__What the exercise asks__:
Where a line below includes the word "trap", copy that line.

━━━━━ Provided data ━━━━━

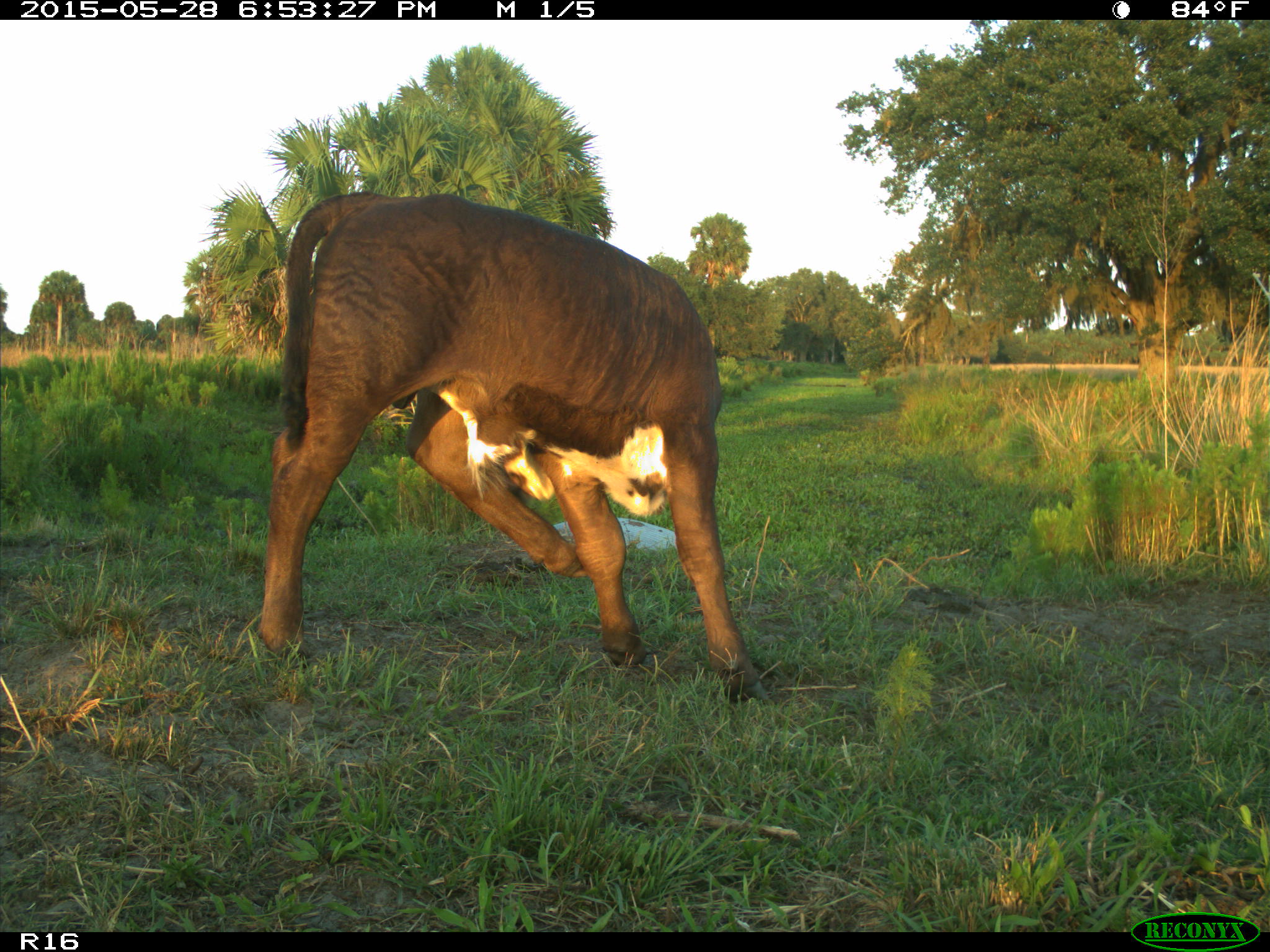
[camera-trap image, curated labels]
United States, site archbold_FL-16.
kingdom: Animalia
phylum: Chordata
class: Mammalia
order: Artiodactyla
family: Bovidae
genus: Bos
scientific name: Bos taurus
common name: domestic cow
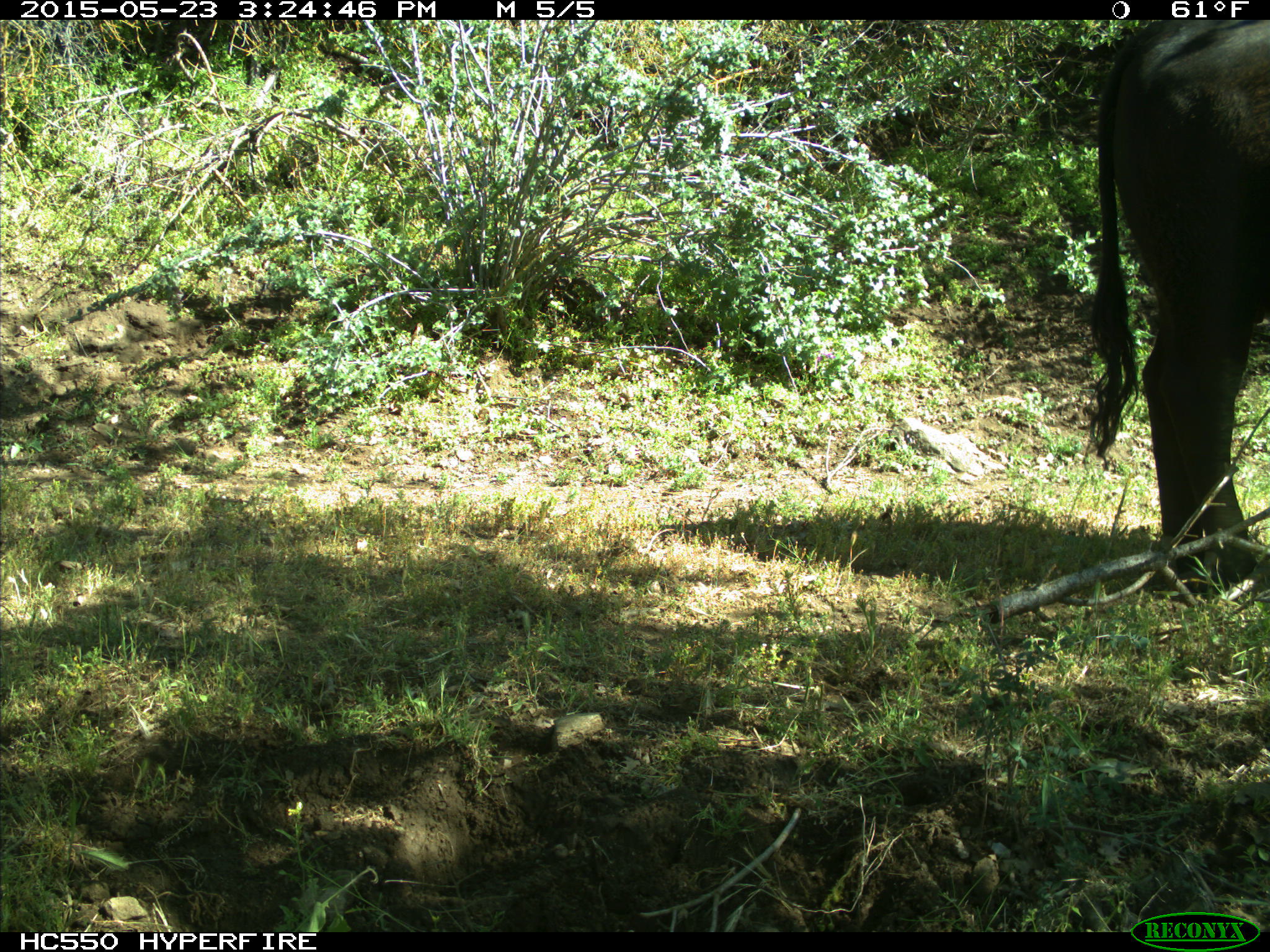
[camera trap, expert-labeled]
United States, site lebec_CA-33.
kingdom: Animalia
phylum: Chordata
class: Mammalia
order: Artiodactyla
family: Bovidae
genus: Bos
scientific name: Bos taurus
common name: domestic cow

━━━━━

__Exercise response__:
[camera-trap image, curated labels]
[camera trap, expert-labeled]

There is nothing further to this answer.